ÉNONCÉ:
Imprimez en entier l'article sur la vie quotidienne sous les bombes en Israël et à Gaza, sans y changer un seul mot.

ARTICLE:
Israël-Gaza : comment on vit sous les bombes
Depuis dix jours, Israéliens et Gazaouis vivent au rythme des roquettes et des frappes aériennes. Au quotidien, c'est la peur qui domine des deux côtés, même si la vie continue en Israël.
Depuis le 8 juillet et le début de l'opération Bordure protectrice, Gaza et Israël vivent au rythme de la guerre, des roquettes et des bombes. Avec un bilan radicalement différent de part et d'autre : 1 200 roquettes lancées sur Israël ont tué un civil, quand, dans le même temps, 230 Palestiniens ont été tués par les tirs israéliens, au 17 juillet. Francetv info a joint des habitants des deux territoires. Ils témoignent de leur vie quotidienne, marquée par la peur.
"Se coucher au sol et prier que ça ne tombe pas sur nous"
Julie est franco-israélienne et étudie à Ashkelon, une ville israélienne située à 13 km au nord de la bande de Gaza. C'est l'une des plus touchées par les tirs du Hamas. "Chaque jour, il y a des alertes", explique-t-elle. Mercredi 16 juillet, il y en a eu quatre. Sortir ou pas, c'est le dilemme depuis dix jours pour les jeunes de cette cité balnéaire. "On ne va plus à la plage. On a peur de sortir parce qu'il n'y a pas toujours d'endroits protégés, mais c'est dur de résister."

Entrées tirées d'une collection:
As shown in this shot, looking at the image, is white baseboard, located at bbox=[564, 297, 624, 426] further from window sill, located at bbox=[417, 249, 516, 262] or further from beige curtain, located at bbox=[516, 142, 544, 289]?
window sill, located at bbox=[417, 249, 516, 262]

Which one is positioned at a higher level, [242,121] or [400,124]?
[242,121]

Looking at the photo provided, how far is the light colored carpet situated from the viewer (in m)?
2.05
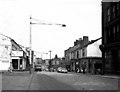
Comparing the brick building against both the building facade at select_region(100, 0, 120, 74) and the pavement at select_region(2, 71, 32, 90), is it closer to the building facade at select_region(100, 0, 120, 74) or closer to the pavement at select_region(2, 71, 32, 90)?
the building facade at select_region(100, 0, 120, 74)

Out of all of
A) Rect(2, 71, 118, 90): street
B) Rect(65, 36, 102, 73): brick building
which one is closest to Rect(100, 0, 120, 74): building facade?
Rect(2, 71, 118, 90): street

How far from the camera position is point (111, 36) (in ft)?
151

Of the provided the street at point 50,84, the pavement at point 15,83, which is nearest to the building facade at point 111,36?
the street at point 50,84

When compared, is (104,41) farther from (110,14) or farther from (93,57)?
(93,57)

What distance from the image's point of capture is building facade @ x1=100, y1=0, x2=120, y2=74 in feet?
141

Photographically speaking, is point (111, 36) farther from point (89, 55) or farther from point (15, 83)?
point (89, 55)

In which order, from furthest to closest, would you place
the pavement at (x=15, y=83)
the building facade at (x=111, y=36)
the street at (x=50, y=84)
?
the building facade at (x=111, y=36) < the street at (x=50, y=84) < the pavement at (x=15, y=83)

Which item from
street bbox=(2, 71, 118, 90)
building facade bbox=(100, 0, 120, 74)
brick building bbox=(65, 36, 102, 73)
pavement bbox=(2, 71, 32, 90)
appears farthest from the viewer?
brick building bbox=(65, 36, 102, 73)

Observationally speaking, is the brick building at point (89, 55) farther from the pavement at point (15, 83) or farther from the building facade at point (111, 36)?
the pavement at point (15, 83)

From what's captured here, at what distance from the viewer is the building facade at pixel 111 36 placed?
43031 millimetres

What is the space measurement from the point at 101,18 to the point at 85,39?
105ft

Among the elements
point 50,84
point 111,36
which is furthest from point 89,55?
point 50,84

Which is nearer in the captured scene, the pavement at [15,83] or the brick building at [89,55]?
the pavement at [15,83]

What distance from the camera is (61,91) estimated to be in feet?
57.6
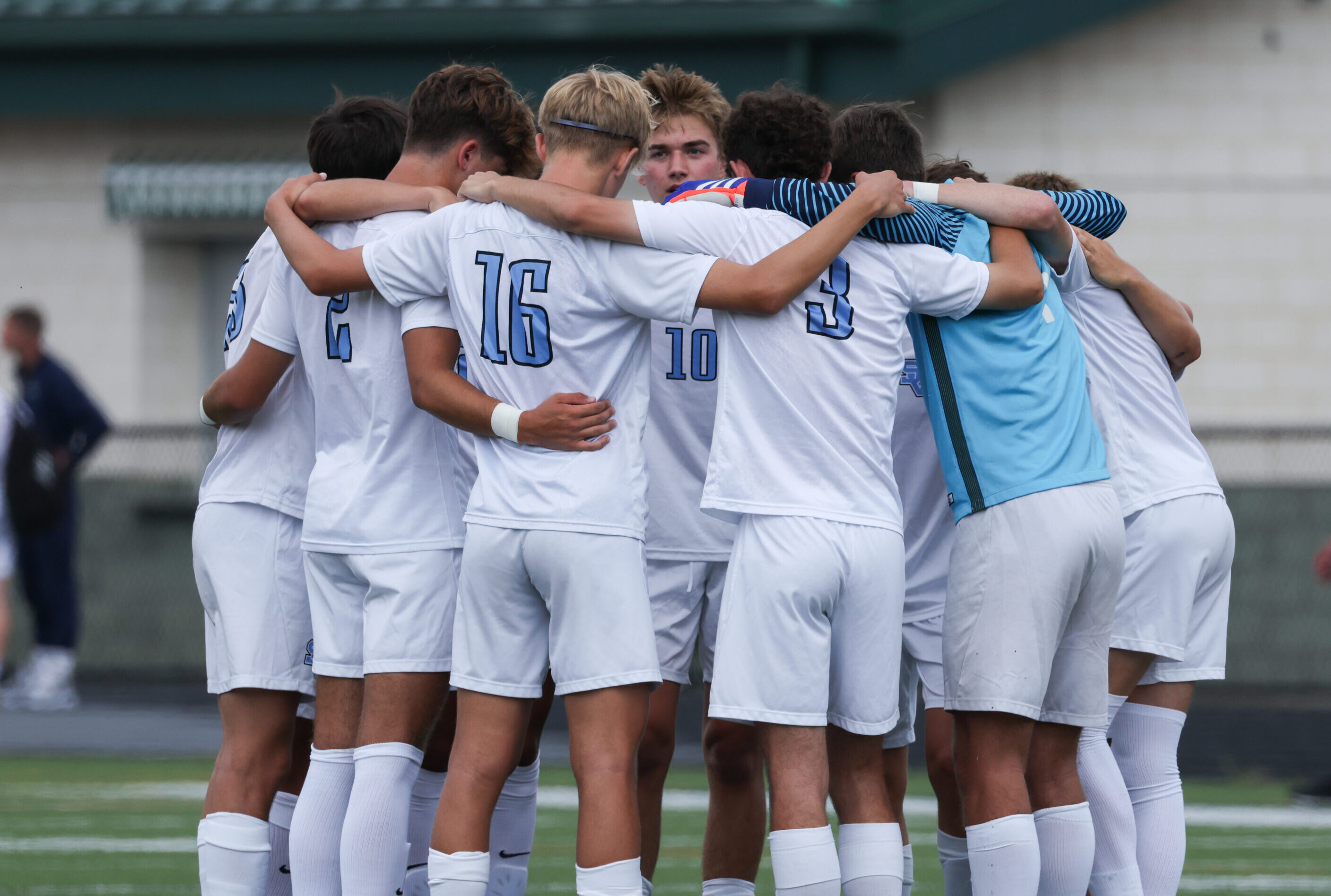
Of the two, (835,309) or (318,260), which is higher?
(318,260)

---

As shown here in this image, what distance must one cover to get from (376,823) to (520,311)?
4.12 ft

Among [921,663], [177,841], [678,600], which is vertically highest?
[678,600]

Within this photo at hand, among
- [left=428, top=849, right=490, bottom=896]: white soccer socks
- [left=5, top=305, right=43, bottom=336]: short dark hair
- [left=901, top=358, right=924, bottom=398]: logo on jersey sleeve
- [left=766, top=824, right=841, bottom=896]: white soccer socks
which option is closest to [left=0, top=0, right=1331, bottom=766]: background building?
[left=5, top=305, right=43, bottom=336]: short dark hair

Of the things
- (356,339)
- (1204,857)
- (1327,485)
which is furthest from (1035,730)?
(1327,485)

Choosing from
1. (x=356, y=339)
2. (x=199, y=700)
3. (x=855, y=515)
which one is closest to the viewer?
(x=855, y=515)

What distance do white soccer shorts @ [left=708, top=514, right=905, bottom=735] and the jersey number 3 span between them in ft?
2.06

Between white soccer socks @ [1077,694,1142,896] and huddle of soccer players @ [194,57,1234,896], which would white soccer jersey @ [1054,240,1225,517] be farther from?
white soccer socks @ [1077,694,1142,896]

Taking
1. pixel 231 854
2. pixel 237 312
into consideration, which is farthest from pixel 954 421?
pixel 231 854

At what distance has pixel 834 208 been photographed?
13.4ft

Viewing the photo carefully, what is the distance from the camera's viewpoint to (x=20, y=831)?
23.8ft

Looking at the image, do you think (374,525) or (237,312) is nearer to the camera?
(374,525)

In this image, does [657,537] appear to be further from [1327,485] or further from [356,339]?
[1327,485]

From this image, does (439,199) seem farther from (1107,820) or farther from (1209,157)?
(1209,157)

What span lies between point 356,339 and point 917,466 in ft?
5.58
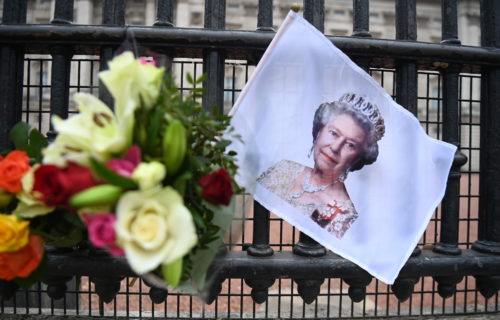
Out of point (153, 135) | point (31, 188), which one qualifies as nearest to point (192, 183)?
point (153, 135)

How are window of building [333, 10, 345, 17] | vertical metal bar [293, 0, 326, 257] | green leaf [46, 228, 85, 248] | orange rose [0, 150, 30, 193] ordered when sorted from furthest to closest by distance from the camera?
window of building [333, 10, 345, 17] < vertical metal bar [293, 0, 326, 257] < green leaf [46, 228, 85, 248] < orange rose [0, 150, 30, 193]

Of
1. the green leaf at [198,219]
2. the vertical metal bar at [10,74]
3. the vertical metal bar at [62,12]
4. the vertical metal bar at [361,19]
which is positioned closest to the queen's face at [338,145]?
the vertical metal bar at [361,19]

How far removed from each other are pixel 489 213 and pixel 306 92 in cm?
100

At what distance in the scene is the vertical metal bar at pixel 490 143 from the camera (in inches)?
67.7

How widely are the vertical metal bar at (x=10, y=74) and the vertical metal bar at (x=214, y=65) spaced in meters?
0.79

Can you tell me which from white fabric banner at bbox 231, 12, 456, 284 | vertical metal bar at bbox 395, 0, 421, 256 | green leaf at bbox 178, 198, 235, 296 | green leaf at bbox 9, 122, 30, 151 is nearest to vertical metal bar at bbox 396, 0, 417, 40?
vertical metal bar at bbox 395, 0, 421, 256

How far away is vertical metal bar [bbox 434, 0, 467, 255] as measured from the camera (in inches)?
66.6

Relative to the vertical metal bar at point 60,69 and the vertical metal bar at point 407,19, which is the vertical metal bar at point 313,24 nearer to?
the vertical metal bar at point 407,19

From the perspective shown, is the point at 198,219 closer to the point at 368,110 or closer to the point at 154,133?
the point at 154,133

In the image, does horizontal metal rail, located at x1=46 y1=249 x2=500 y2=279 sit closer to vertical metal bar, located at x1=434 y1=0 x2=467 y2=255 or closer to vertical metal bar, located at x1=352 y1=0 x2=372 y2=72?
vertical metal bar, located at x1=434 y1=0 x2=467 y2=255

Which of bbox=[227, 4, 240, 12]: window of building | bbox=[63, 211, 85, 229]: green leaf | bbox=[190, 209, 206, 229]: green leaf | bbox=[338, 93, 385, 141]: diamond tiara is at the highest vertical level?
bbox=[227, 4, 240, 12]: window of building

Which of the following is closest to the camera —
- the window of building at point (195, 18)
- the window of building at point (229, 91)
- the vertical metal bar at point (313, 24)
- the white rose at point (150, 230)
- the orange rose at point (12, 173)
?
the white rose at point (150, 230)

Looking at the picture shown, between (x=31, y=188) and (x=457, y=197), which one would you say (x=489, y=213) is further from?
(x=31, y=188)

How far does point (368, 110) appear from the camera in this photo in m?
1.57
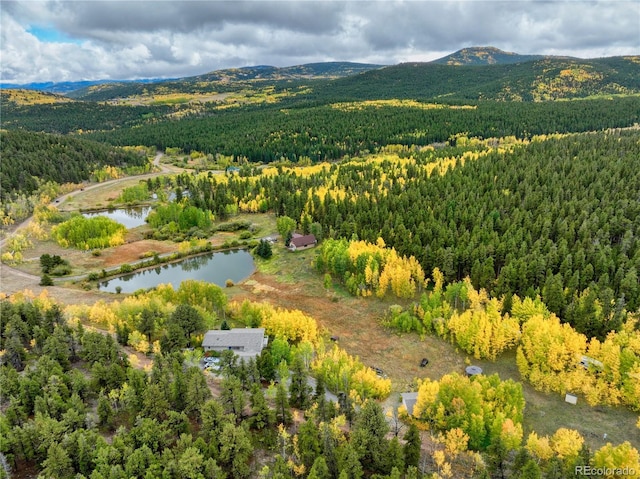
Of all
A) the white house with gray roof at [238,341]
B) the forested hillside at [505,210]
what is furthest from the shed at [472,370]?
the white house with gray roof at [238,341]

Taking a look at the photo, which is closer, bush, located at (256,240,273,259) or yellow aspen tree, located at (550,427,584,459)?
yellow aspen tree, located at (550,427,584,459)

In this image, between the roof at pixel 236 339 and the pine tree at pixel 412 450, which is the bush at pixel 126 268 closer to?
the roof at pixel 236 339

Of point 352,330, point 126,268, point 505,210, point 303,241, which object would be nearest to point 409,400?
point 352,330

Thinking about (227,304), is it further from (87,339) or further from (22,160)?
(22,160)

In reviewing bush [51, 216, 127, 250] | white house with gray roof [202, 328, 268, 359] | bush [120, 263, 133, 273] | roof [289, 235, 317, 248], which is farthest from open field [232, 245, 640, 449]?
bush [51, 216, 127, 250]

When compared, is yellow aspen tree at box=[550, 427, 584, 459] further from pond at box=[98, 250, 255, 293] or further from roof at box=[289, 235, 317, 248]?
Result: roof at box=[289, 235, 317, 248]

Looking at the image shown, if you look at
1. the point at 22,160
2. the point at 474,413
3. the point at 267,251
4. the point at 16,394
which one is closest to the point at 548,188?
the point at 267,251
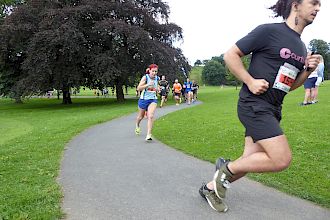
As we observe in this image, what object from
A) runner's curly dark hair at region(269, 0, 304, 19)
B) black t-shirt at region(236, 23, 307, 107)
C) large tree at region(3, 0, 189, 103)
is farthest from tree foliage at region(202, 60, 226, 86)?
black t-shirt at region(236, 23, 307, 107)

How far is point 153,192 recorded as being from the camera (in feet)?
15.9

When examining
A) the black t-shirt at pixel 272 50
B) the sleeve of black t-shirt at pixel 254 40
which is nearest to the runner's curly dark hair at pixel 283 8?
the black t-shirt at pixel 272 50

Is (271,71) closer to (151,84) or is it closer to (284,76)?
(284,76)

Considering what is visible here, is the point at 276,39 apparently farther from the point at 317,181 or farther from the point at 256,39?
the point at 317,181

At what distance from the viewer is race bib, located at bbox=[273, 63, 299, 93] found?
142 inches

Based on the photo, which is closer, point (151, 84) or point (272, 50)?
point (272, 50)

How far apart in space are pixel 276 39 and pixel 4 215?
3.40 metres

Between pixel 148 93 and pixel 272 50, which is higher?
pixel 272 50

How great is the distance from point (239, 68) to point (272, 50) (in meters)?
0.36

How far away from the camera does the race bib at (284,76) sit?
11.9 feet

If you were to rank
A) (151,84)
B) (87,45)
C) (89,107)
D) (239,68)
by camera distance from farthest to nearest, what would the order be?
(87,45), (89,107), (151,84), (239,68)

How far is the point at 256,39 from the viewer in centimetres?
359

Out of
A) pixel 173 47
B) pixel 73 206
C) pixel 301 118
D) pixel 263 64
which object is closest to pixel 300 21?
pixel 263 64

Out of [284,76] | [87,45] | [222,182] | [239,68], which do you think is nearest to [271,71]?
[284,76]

--

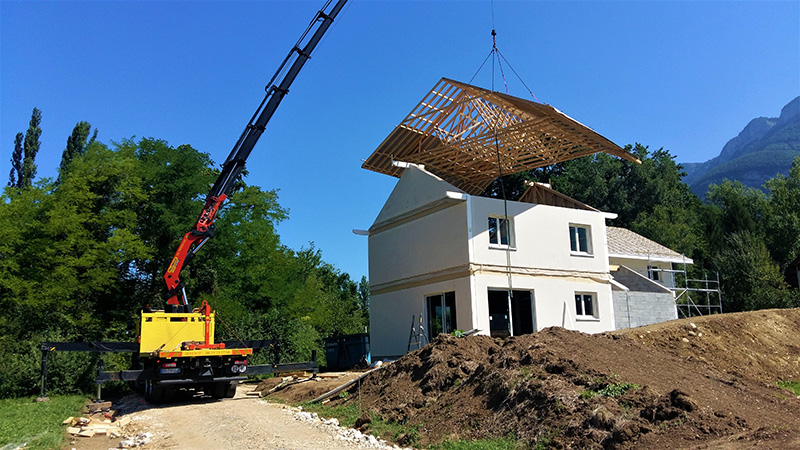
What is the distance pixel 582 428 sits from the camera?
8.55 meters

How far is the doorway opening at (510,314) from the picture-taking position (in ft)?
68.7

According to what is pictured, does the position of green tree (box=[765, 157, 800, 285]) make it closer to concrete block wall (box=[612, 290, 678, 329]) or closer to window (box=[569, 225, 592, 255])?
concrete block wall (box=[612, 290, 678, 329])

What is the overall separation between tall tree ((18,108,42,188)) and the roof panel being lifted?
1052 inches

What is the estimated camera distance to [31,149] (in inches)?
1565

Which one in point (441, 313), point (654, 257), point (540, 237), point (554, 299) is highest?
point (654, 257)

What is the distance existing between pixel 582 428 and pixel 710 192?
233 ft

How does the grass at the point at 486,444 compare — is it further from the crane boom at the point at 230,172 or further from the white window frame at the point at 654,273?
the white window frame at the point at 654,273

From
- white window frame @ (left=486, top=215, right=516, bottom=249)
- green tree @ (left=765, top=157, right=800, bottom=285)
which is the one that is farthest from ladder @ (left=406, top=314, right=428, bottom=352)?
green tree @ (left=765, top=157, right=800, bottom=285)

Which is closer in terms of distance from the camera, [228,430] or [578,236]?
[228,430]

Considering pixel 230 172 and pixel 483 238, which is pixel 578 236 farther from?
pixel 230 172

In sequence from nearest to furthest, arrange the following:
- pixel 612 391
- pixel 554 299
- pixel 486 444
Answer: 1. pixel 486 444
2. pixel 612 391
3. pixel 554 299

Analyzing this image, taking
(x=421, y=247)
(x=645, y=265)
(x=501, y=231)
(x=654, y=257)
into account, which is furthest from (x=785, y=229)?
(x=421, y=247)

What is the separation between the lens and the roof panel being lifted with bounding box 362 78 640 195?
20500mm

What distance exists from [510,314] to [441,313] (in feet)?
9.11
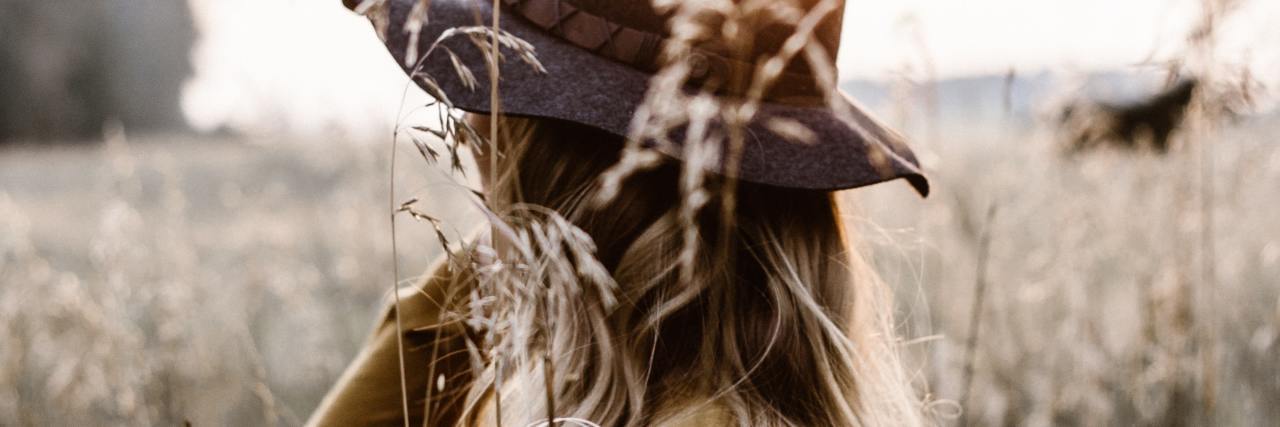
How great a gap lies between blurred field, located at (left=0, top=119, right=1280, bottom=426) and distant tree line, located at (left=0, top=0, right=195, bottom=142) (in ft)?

ÉNONCÉ RÉSOLU:
Israël-Gaza : comment on vit sous les bombes
Depuis dix jours, Israéliens et Gazaouis vivent au rythme des roquettes et des frappes aériennes. Au quotidien, c'est la peur qui domine des deux côtés, même si la vie continue en Israël.
Depuis le 8 juillet et le début de l'opération Bordure protectrice, Gaza et Israël vivent au rythme de la guerre, des roquettes et des bombes. Avec un bilan radicalement différent de part et d'autre : 1 200 roquettes lancées sur Israël ont tué un civil, quand, dans le même temps, 230 Palestiniens ont été tués par les tirs israéliens, au 17 juillet. Francetv info a joint des habitants des deux territoires. Ils témoignent de leur vie quotidienne, marquée par la peur.
"Se coucher au sol et prier que ça ne tombe pas sur nous"
Julie est franco-israélienne et étudie à Ashkelon, une ville israélienne située à 13 km au nord de la bande de Gaza. C'est l'une des plus touchées par les tirs du Hamas. "Chaque jour, il y a des alertes", explique-t-elle. Mercredi 16 juillet, il y en a eu quatre. Sortir ou pas, c'est le dilemme depuis dix jours pour les jeunes de cette cité balnéaire. "On ne va plus à la plage. On a peur de sortir parce qu'il n'y a pas toujours d'endroits protégés, mais c'est dur de résister."